Wednesday, December 13, 2017

Carols and Kings


Two short Christmas poems from soldier poets killed in the First World War:

                                                 
British Christmas card, 1917

Lance Sgt H.H. Munro

Carol


While shepherds watched their flocks by night
All seated on the ground
A high-explosive shell came down
And mutton rained around.
    —Saki (H.H. Munro)





Hector Hugh Munro (his pen name Saki) is best known for his archly playful short stories.

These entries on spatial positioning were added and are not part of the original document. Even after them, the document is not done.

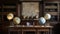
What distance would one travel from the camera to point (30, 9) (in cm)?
697

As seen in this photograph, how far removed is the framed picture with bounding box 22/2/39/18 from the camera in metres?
6.91

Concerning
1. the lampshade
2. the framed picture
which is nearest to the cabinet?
the framed picture

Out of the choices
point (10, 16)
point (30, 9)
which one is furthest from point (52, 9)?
point (10, 16)

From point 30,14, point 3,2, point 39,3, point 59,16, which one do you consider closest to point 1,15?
point 3,2

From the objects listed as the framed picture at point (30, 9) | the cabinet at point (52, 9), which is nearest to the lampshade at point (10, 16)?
the framed picture at point (30, 9)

Despite being officially too old to enlist, at the age of 43, he volunteered with the British Army.  On November 14, 1916, while sheltering in a shell crater in No Man’s Land, he was killed by a sniper.  His last words were “Put that bloody cigarette out.”

WWI Christmas car

Kings

The Kings of the earth are men of might,
And cities are burned for their delight,
And the skies rain death in the silent night,
And the hills belch death all day!

But the King of Heaven, Who made them all,
Is fair and gentle, and very small;
He lies in the straw, by the oxen’s stall—
Let them think of Him to-day!
            —Joyce Kilmer



American poet Joyce Kilmer is best known for his poem “Trees” (I think that I shall never see/ A poem as lovely as a tree).  He was killed by a sniper at the Second Battle of the Marne on July 30, 1918.